--- RECORDS PROVIDED ---
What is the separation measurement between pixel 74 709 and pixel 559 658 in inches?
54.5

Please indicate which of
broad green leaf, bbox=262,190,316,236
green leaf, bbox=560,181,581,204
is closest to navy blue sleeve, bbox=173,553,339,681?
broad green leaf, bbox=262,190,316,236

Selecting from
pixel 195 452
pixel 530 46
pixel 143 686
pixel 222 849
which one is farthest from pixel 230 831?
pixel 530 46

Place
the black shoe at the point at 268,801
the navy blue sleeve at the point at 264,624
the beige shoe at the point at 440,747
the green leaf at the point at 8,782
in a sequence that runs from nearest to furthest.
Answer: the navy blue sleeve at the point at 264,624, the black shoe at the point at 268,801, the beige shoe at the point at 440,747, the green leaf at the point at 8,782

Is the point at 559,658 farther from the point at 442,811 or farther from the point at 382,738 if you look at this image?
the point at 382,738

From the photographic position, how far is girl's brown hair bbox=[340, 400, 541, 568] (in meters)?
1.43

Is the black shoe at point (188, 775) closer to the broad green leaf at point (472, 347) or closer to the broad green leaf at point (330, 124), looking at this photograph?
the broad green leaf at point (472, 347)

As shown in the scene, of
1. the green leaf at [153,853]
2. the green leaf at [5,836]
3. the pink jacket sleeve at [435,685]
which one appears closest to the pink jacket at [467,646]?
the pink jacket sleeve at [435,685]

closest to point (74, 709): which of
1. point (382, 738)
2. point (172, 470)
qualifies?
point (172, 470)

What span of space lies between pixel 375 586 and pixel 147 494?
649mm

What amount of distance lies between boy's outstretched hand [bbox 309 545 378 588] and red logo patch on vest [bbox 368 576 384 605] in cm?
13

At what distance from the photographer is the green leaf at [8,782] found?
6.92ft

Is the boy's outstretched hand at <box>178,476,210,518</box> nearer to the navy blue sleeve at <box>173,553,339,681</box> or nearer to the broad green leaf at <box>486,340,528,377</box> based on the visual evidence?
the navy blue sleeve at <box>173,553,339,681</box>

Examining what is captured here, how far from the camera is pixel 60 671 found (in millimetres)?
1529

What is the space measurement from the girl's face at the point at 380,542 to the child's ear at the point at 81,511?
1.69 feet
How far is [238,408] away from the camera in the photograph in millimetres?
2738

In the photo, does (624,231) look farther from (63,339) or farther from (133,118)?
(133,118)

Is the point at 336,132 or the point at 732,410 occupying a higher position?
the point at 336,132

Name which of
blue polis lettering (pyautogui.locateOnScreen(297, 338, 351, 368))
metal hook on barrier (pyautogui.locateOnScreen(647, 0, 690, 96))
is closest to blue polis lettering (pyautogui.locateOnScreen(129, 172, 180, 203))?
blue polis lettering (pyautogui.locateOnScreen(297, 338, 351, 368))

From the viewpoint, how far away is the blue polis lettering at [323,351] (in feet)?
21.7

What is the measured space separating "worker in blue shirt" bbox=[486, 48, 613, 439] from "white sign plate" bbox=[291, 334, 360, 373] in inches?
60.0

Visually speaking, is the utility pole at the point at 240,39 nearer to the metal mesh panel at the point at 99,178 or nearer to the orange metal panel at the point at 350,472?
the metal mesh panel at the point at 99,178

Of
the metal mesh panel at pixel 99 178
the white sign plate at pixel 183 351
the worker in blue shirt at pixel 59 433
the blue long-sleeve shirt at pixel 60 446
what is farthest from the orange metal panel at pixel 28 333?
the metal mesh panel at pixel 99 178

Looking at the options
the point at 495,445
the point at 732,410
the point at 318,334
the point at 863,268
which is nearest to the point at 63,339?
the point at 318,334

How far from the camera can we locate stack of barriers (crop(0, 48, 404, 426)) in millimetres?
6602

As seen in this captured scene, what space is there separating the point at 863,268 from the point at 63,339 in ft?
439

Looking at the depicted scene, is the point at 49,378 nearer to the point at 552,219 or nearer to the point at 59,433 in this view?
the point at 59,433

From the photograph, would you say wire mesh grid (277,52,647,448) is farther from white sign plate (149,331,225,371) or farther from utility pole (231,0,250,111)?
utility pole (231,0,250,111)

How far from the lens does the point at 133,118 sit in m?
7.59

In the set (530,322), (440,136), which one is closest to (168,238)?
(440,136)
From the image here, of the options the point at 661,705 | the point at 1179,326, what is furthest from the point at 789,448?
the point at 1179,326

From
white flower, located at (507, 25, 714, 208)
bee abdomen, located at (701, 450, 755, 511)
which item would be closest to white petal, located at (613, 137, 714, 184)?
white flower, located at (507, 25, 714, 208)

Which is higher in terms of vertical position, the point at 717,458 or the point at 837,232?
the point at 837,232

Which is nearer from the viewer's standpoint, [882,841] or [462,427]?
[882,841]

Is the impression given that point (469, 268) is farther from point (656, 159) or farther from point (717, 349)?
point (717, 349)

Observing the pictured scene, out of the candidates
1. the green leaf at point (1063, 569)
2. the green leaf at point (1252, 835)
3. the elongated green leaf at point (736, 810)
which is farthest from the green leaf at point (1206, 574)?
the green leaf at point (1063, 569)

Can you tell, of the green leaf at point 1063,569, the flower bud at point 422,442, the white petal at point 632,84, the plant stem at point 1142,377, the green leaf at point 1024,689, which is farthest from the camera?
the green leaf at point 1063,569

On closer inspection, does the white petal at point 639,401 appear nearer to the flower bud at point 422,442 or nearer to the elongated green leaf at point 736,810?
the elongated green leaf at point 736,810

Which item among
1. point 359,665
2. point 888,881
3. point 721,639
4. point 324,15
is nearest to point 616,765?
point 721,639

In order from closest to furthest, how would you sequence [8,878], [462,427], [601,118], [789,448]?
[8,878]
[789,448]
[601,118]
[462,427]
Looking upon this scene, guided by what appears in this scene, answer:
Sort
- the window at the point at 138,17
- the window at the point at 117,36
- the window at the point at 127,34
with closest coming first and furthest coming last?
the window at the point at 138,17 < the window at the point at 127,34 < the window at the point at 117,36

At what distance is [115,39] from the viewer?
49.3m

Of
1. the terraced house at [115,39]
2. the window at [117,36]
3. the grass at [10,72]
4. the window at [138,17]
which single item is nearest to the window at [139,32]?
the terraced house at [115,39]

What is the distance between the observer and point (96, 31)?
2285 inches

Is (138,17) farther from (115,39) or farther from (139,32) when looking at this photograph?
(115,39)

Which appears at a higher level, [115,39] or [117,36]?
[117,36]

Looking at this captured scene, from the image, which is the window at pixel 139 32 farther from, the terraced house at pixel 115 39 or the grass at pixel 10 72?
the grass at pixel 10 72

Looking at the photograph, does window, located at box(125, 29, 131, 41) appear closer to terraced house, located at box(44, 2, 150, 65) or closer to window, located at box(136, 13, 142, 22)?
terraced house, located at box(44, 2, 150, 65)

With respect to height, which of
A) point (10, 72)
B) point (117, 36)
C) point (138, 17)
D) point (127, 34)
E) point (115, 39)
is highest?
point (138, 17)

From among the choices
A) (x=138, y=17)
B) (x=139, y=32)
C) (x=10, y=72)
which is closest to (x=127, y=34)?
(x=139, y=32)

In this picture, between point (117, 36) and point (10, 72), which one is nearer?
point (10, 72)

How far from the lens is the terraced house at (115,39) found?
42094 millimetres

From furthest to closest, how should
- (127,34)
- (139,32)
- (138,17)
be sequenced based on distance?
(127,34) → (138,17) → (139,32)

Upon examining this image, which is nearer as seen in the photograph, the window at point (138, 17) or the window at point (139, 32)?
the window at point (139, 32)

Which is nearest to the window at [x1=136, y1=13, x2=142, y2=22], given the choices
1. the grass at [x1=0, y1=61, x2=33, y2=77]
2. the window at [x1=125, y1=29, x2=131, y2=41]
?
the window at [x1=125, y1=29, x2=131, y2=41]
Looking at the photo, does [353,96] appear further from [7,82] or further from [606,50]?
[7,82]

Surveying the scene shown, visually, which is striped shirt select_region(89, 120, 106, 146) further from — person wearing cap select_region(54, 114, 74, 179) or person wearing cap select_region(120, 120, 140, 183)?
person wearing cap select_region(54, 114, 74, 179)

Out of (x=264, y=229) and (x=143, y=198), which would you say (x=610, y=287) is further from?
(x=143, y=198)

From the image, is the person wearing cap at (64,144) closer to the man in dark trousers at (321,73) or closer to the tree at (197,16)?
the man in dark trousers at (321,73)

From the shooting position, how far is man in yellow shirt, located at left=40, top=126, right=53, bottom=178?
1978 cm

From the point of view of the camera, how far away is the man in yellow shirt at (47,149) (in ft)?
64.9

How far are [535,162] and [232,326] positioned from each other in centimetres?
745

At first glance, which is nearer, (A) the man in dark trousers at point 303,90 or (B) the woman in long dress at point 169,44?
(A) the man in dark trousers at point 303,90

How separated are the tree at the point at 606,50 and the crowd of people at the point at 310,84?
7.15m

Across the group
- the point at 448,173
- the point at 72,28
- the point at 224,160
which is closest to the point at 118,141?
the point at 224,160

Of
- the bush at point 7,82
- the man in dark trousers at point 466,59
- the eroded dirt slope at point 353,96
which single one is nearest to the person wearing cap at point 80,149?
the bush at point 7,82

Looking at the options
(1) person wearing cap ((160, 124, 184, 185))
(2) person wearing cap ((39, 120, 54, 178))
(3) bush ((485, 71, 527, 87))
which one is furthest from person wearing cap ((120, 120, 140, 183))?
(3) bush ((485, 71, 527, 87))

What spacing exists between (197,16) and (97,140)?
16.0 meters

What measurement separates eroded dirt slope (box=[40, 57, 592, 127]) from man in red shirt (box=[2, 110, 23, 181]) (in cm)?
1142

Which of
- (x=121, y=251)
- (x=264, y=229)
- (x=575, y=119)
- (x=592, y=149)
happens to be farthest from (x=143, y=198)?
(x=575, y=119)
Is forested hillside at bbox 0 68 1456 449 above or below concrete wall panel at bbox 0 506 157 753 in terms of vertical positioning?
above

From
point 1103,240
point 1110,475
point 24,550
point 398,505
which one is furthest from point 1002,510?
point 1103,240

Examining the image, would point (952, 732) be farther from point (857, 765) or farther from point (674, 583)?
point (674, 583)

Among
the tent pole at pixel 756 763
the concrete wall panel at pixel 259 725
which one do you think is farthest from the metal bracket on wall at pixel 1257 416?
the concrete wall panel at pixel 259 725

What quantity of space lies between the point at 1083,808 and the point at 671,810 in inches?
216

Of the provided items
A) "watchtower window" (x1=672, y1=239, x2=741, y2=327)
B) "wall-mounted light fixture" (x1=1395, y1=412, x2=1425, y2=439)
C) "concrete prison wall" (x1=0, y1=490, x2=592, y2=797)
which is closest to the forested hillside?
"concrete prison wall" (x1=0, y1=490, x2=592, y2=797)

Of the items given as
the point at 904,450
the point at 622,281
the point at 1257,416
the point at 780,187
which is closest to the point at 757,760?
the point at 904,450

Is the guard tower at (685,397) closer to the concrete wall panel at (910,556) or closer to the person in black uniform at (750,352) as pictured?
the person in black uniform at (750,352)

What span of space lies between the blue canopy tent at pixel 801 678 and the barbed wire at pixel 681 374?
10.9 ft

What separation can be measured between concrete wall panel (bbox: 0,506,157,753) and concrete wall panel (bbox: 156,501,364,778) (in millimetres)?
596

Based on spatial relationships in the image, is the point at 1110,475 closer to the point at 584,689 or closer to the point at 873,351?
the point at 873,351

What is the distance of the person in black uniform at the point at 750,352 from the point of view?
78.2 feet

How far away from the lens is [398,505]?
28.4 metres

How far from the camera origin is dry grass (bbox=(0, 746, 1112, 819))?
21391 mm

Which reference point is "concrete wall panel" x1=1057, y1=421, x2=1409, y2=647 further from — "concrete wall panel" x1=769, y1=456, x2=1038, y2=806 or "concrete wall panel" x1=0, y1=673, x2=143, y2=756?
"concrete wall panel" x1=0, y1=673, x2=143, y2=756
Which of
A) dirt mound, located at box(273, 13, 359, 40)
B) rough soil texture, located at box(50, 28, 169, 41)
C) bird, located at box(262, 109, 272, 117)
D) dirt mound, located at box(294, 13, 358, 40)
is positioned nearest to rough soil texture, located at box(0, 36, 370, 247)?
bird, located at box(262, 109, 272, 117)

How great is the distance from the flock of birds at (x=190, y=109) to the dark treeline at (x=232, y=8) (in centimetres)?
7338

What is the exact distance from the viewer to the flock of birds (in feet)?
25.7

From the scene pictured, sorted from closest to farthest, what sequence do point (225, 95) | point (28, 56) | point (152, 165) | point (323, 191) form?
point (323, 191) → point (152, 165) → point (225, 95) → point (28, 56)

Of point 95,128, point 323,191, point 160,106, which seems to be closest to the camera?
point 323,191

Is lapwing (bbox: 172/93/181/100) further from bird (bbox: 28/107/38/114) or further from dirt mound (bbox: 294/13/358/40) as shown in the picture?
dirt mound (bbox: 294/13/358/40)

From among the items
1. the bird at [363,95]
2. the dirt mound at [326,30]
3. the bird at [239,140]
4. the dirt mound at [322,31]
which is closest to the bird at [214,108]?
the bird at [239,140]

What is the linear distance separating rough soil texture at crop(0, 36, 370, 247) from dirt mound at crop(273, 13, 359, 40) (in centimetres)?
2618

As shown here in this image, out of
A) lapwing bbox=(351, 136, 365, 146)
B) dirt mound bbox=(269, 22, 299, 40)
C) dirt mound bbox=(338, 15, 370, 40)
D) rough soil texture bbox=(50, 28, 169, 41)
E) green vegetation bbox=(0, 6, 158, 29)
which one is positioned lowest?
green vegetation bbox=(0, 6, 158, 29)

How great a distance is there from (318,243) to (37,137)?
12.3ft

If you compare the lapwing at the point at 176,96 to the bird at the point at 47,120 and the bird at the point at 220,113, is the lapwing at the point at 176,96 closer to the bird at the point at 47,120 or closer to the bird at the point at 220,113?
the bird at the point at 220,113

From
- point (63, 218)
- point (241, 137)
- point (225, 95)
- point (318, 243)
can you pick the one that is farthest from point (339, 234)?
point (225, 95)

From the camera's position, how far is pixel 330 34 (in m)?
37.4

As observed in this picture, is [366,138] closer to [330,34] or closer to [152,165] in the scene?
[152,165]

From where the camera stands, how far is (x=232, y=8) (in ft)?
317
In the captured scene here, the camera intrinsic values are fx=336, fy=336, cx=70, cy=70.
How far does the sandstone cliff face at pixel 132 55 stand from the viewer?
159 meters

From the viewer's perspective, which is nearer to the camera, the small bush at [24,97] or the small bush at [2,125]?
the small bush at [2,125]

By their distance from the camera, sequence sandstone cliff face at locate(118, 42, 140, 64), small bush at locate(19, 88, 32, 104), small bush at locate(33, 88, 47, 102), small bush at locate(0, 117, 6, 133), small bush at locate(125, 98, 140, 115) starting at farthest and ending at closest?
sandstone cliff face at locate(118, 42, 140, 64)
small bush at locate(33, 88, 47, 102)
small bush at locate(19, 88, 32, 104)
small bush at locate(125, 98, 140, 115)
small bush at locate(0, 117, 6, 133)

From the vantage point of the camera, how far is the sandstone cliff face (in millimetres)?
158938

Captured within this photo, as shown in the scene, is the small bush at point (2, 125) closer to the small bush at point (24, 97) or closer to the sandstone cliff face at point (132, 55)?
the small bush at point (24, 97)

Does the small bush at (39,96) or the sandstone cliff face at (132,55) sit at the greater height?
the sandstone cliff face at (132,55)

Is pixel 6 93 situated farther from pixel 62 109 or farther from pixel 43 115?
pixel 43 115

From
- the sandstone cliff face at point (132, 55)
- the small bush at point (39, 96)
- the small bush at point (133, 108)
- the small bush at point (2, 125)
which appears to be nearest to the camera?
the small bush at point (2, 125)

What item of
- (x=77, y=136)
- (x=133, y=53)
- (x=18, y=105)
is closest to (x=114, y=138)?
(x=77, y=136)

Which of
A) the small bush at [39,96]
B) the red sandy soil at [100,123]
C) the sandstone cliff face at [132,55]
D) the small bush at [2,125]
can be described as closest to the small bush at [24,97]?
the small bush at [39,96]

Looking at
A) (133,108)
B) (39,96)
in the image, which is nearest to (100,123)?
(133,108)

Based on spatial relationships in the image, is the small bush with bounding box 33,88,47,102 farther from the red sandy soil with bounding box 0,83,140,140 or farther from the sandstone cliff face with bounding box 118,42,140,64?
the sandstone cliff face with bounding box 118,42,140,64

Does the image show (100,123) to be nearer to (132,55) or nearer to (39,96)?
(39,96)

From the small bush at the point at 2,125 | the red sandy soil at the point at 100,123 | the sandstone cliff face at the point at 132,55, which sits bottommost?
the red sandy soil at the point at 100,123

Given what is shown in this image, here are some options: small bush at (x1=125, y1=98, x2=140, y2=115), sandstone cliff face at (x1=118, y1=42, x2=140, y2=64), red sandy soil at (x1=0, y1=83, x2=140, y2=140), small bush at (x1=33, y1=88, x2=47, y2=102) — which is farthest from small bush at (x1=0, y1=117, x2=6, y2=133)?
---
> WHAT YOU NEED TO DO
Convert the items from the start through the line containing "Answer: the navy", inclusive, into a numbered list, omitting blank lines.

> FULL SOLUTION
1. What is the separation measurement between pixel 74 709 and pixel 559 658 in inches?
2. 54.5
3. Please indicate which of
4. broad green leaf, bbox=262,190,316,236
5. green leaf, bbox=560,181,581,204
6. is closest to navy blue sleeve, bbox=173,553,339,681?
7. broad green leaf, bbox=262,190,316,236
8. Selecting from
9. pixel 195 452
10. pixel 530 46
11. pixel 143 686
12. pixel 222 849
13. which one is farthest from pixel 230 831?
14. pixel 530 46
15. Place
16. the black shoe at the point at 268,801
17. the navy blue sleeve at the point at 264,624
18. the beige shoe at the point at 440,747
19. the green leaf at the point at 8,782
20. in a sequence that runs from nearest to furthest.
21. Answer: the navy blue sleeve at the point at 264,624, the black shoe at the point at 268,801, the beige shoe at the point at 440,747, the green leaf at the point at 8,782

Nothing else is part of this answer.